Absorto por la noticia en televisión del fraude de los féretros, donde unos sinvergüenzas sin escrúpulos se enriquecían robando y cambiando la última morada que los familiares habían elegido para sus seres queridos en su paso al más allá, no pude por menos que pensar y recordar a mi abuelo, que hace ya muchos años que se fue, aunque él, afortunadamente, no fue víctima de este fraude.

Y cuando pienso en él, pienso en la dificultad que yo tendría al explicarle los cambios que han ocurrido desde que se fue, para que me entendiera. Supongo que me costaría mucho que entendiera el tema de los móviles. Cómo un aparato se ha adueñado de la vida de todos nosotros hasta tal punto que hay muchos que enferman si se ven desprovistos de él. Sin embargo, estoy seguro que agradecería ver que podemos hablar a través de él con cualquiera y en cualquier parte del mundo, y viéndolo además en la pantalla, aparte de otras muchas aplicaciones maravillosas e interesantes que tienen.

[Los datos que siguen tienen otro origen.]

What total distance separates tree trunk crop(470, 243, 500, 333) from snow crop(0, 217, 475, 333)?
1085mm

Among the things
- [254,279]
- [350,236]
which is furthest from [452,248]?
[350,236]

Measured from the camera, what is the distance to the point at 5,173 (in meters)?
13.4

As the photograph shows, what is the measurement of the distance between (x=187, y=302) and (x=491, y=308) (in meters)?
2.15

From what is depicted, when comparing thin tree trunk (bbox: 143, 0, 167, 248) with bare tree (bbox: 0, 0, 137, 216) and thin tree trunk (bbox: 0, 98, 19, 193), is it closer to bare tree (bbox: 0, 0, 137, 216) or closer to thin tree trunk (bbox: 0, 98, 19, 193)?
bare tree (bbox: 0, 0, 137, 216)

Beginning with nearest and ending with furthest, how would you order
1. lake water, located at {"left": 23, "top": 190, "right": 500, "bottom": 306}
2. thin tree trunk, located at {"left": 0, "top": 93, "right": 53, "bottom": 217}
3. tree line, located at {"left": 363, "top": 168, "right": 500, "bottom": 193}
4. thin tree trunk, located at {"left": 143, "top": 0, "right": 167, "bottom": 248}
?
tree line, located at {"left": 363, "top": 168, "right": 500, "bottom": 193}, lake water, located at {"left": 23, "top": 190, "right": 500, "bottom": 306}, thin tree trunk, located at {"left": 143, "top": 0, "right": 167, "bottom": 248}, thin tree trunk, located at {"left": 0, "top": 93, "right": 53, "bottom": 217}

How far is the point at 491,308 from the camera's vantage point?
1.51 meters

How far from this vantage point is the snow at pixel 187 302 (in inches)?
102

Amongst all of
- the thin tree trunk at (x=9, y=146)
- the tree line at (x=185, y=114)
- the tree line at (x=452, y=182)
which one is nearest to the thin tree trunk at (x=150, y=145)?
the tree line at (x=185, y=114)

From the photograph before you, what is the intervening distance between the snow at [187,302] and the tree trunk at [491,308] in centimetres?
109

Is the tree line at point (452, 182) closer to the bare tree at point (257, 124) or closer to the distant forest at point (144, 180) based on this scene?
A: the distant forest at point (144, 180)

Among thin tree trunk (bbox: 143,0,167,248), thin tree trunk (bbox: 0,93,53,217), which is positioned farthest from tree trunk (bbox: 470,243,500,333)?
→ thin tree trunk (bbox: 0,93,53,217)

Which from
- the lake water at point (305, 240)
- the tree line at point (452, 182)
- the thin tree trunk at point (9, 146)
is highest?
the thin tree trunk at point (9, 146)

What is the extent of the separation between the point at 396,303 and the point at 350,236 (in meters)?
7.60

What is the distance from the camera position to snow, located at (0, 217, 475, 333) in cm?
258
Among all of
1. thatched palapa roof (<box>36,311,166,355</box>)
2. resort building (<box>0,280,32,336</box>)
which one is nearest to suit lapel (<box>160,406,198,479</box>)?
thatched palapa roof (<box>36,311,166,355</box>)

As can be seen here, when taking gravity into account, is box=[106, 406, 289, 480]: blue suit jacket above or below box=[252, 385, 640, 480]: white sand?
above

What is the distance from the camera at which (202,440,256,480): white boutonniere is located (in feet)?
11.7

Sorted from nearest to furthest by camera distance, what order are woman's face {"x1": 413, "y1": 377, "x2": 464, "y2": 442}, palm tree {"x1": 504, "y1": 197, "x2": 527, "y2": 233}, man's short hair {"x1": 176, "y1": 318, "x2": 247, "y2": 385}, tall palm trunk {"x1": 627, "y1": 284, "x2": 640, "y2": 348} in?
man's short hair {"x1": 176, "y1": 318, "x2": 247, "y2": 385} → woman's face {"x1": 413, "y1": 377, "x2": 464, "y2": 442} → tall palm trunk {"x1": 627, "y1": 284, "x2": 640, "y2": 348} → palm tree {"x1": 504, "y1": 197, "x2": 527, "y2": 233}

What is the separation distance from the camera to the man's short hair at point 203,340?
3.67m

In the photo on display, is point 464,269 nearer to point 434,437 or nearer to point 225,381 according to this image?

También le costaría entender que los coches comienzan a moverse solos, sin conductor, porque, muy pronto, estas máquinas inteligentes a cuatro ruedas dispondrán de sensores capaces de captar información que les guíe siempre por una senda segura.

Le costaría, y mucho, entender que cuando llevan los cerdos y vacas a los mataderos, hay grupos que paran los camiones que los transportan y, ataviados con trajes de luto y cirios encendidos, en las vigilias veganas, les entonan el Dies Irae, Dies Illa, que cantaban los monaguillos en los funerales de antaño.

No entendería, tampoco, que, en las fiestas de las matanzas, para que no sufran los animales ni los que asisten a ellas y no se vean psicológicamente afectados por la muerte del cochino, ya no se mate al cerdo, sino que, simplemente, se reparta patatera entre todos con un poco de vino y cerveza. Al mismo tiempo, y esto sí que le costaría muchísimo de entender, en la televisión, en el telediario de mediodía dan la noticia de que un hijo mata a su madre, la trocea, la mete en tuppers y se la va comiendo compartiéndola con su perro. Y nadie dice «ni pío», como si esto fuera normal y no afectara a nadie psicológicamente. Lo mismo que las imágenes que difundieron en varias cadenas de televisión de los tres menores no acompañados de Valencia que torturaron a dos jóvenes, disfrutando y sintiendo placer con lo que hacían, campando a sus anchas, luego, por los centros abiertos que Europa les pone a su disposición, una vez que llegan a nuestras costas desde sus países de origen.

Quizás sí entendería que la mayoría de los políticos de todos los partidos se sigan enriqueciendo de manera ilícita, con pensiones vitalicias que «tumban» a cualquiera, porque esto ya lo venían haciendo también en su tiempo. Pero no entendería, como buen extremeño, lo que pasa en Cataluña, en la que sus políticos y muchos de sus ciudadanos quieren hacer lo que les salga de «la butifarra».

Y lo que, posiblemente, me costaría más explicarle a él, conocedor y buen sabedor de los temas rurales y camperos, es lo de las flatulencias en el mundo vacuno, es decir, explicarle el impuesto que van a tener que pagar los ganaderos a Europa por los pedos que se tiren sus vacas. Con tanta vaca y tanto verde como tienen, ¿no será ésta la verdadera razón por la que los británicos quieren, por fin, un «Brexit» sin acuerdo?